Can anyone guide me for this? thank you in advance

[Unusualskill]

Let f be the function:
f(x) =
sin(x) ; x is element of Q
cos(x) ; x is not element of Q
Prove, using epsilon-delta definition, that there is a point c,which is element of R at which f is continuous.
Hint: Consider c such that sin(c) = cos(c); why does such a c exist? Then,
since you know that sin(x) and cos(x) are continuous at c, for epsilon> 0, you get delta1 >
0 that gives lsin(x)-sin(c)l <epsilon , and also delta2 > 0 that gives lcos(x)-cos(c)l <epsilon .
Now, why does delta = min(delta1; delta2) work to show lf(x)- f(c)l < epsilon.

 

[mathman]

Since at each x one of the deltas work then the smaller works for all.

 

[Unusualskill]

Since at each x one of the deltas work then the smaller works for all.

But how to find that c such that sin(c)=cos(c)?

 

[pasmith]

Hint: sin(c) = tan(c)cos(c), and tan is surjective.

Alternatively, consider that the graphs of sin and cos intersect.
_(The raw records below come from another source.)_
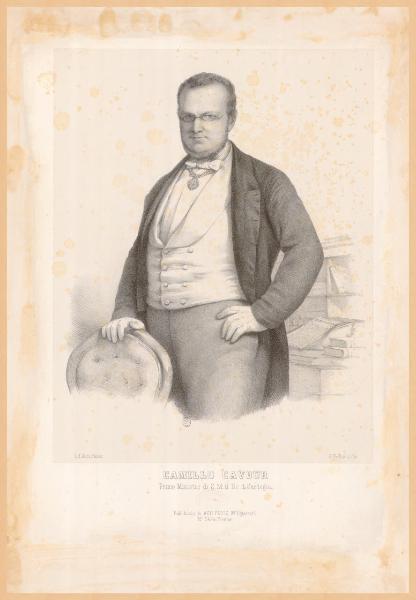 Camillo Cavour Primo Ministro di S.M. il Re di Sardegna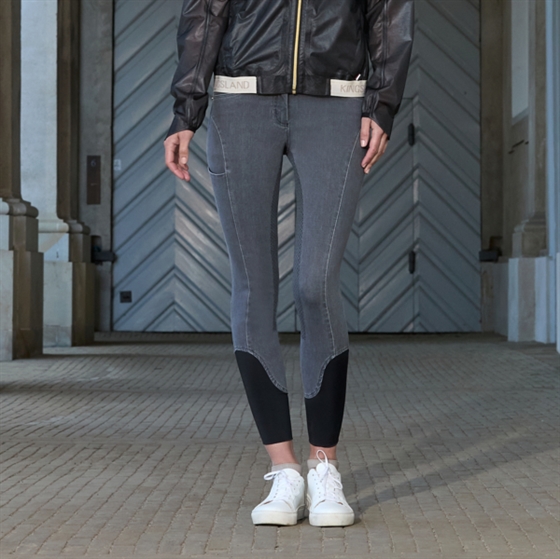 Kingsland KLKayce damskie jeansowe bryczesy z pełnym lejem H-Shape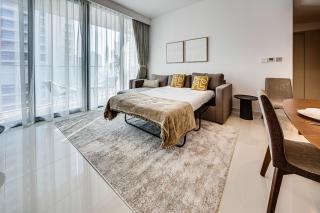 Pleasant apartment with the beach access - Dubai - 3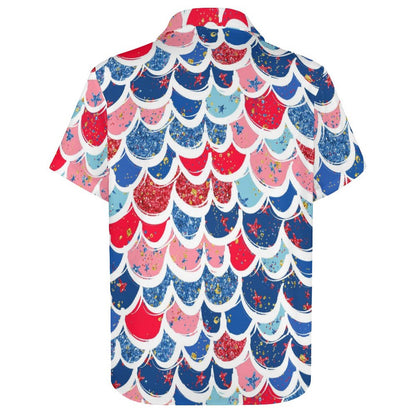 Men's Hawaiian Casual Short Sleeve Shirt 2306103352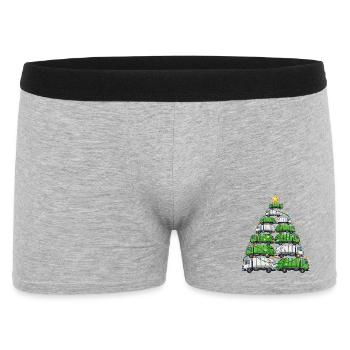 Cadeau drôle de sapin de Noël pour camion poubelle - Boxer Homme - gris chiné - Devant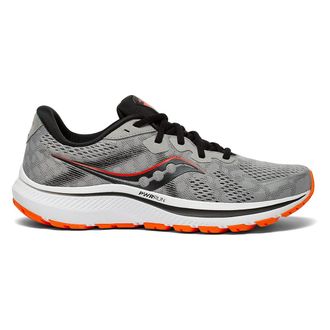 Saucony Mens Omni 20 Running Shoe, Alloy/FIRE, 10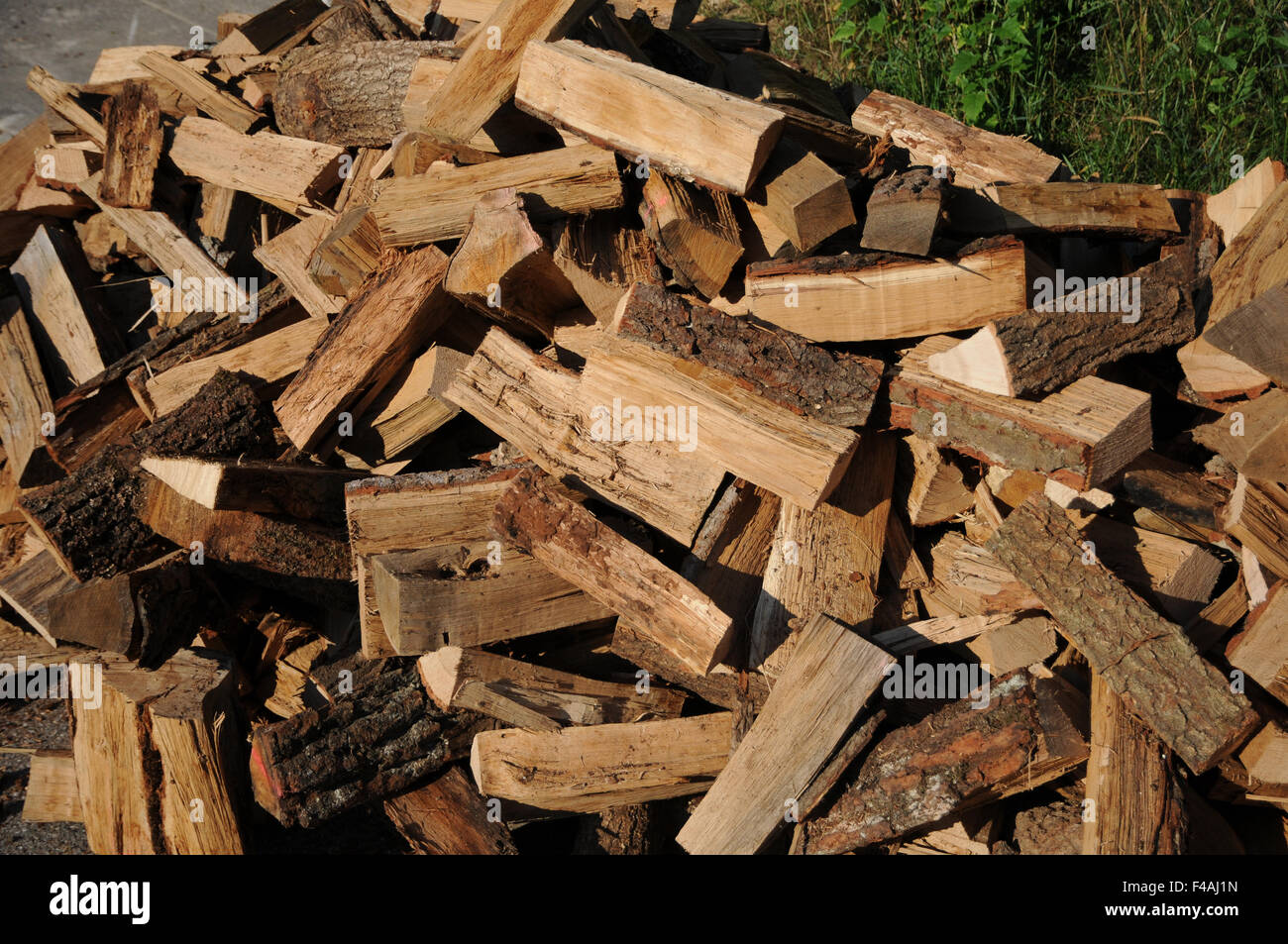 Firewood, oak Stock Photo Alamy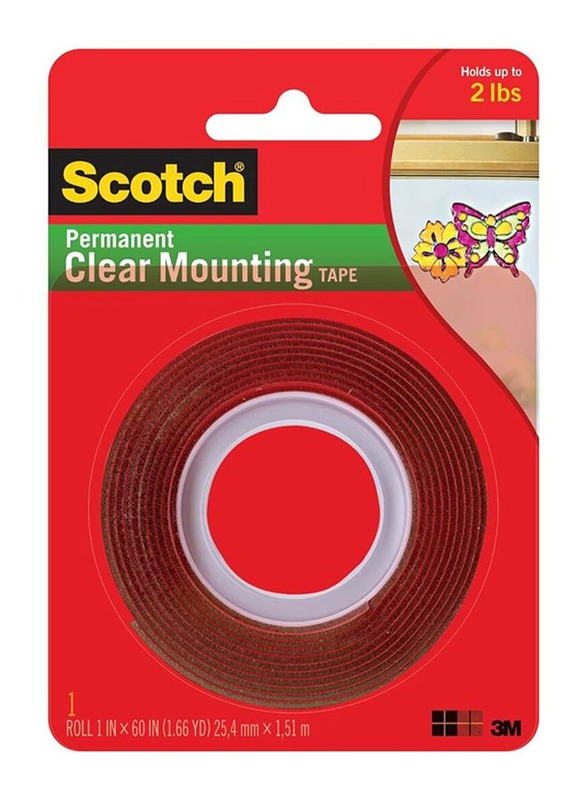 

Scotch Heavy Duty Mounting Tape, 60 inch, Red
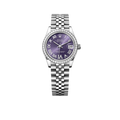 Lady-Datejust 31mm 278384RBR Stainless Steel Diamond Bezel Violet Roman Dial Jubilee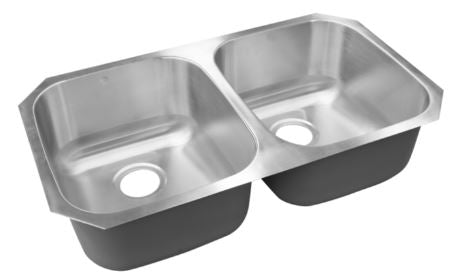 FREGADERO ALESSIA DOS TINAS SUBM. 81.5X45.6 CM (A32189A) C/18 NO INC CONTRAS EB TECNICA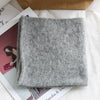 Pure Color All-matching Knitted Wool Neck Protection Small Scarf Spring And Autumn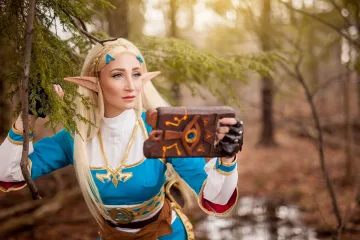 Отличный косплей Zelda: Breath Of The Wild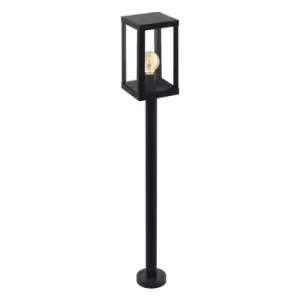 Image of Eglo Alamonte 1 - 1 Light Outdoor Bollard Lantern Black IP44, E27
In the further alternative (not really necessary since either of the above two are sufficient to conclude that such a [itex]c[/itex] exists and you don't actually need to find an exact value for it), consider the triangle formed by cutting a unit square along a diagonal.

Really, between the hint provided in the question and mathman's response you now have a complete answer to the analysis part of the question. The incidental trigonometry should have been obvious; you should be thoroughly familiar with the basic properties (geometric definitions, graphs, special values) of the trigonometric functions before studying calculus or real analysis.

 

[HallsofIvy]

Equivalently, sin(c)= cos(c) is the same as saying tan(c)= 1. You should be able to solve that!

 

[Unusualskill]

Equivalently, sin(c)= cos(c) is the same as saying tan(c)= 1. You should be able to solve that!

Erm, what i don understand is that why i have to find such c? n why sin x and cos x will be continuous at that c?eg 45 degree?

 

[Fredrik]

You will understand that when you do the final step of the proof that was sketched in the problem statement.